Mobile TV

Tuesday, October 10, 2006

French cineastes see big trend in pocket-sized moviemaking

(c) AFP

For many of us, the latest mobile telephones on the market are simply cool gadgets for making calls, with a few nifty electronic extras -- MP3, agenda, e-mail, image capture - tacked on.

But for a tiny yet growing number of artists and filmmakers, they are in fact amazingly small, cheap cameras - a tool that might herald the start of a new revolution in digital-video moviemaking.

"Something is definitely happening with these. I was as surprised as anyone when I saw what I could do with one," said Jean-Claude Taki, an experienced French director who has taken the new technology and run with it.

He was one of 80 directors, students and artists showing what movies can be made with 3rd-generation mobiles in an unusual Paris film festival on the weekend dedicated to the format.

Aptly titled the Pocket Film Festival, the event showcased works that included animation, artsy flair and narrative fiction, with 14 of the best movies being projected in a competition.

The limitations of using a mobile phone camera were evident on the big screen -- mushy sound, a blurry or pixellated image and weird motion effects.

But at the same time, those deficiencies were less marked than expected.

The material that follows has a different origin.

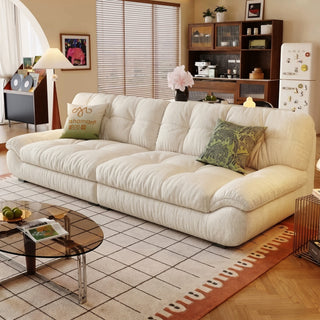 Cream chenille cloud sofa in a living room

It was clear that the very latest camera phones, such as those loaned to the entrants in the festival, were rapidly narrowing the gap with the bulkier and more expensive proper digital video cameras.

The festival's artistic director, Benoit Labourdette, acknowledged as much.

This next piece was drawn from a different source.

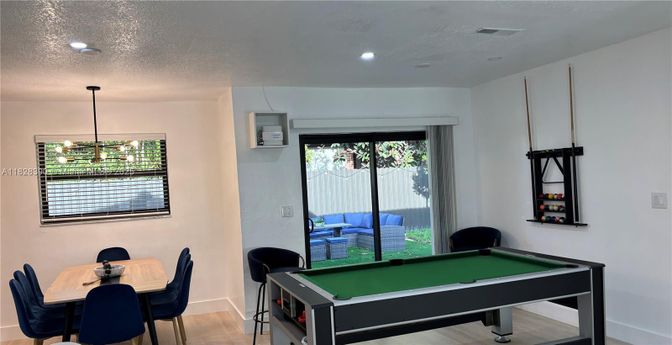 Billiard Table, Dining room, Game Room, Interior, Pendant Lights, Recessed Lighting, Wood Texture Flooring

Last year's Pocket Films Festival -- the inaugural event -- had been dogged by technical handicaps in getting pint-sized images on to the big screen.

A year later, those problems were disappearing. "The images now produced are four times bigger than those shown last year," Labourdette said.

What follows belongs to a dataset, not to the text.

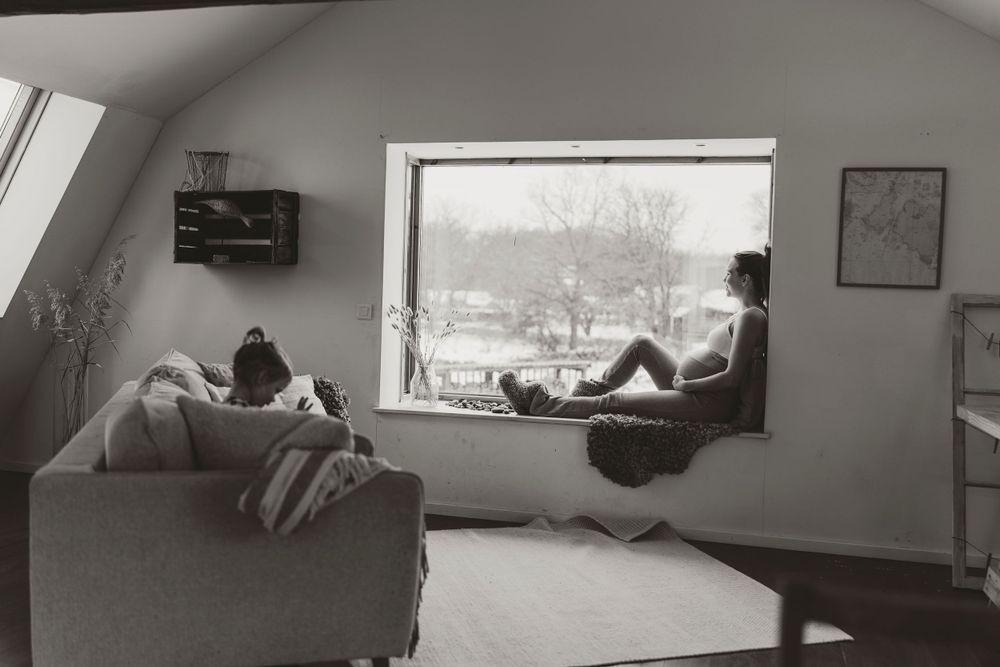Black and white photo of people relaxing in window seat with winter view.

It also helped that the artists using the mobile format often deliberately played up some of the shortcomings to achieve a desired effect.

One director, for instance, filmed undressed women in a hammam -- but made the image so blurry and fragmented that it resembled more a moving impressionist's painting than video.

Another entrant, film and art student Margeurite Lantz, 29, filmed her own transformation from contemporary Parisian to a near-exact likeness of "The Girl With the Pearl Earring", the celebrated 17th-century painting by the Dutch artist Johannes Vermeer.

"I wanted to go through that painting and take her place," she said, adding that the unobtrusiveness and accessibility of using a mobile camera had opened up a whole new realm of art making to her.

Another short film was a haiku-like animation of a cowboy (actually a "crow-boy" given the protagonist's inexplicable beak) who, upon settling down to sleep in the desert, is left by his bored horse and awakes heartbroken.

Taki's own film was an ambitious project made in his spare time while working on a documentary shoot in Kazakhstan.

Full of haunting images and benefiting from his professional sound engineering talents, it told the tale of a French scientist who commits suicide while in Russia after he learns of the death of the girl he was in love with there. The story parallels the scientist's work in quantum physics and the idea that two particles, once they cross, leave indelible traces on each other.

Taki, 44, said working with his mobile phone was more natural than using a digital camera, and allowed him to amass hours of effective images he happened across which were then whittled down to his 24-minute work.

"It's a lot like making a sculpture," he said.

The ubiquity of mobile telephones and the increasingly sophisticated technology they contain mean more and more people who feel they have a filmmaker's gene in them will be turning to them, he predicted.

"I don't know if this tool will turn out to be a revolution. But I do know it's not just a passing trend," he said.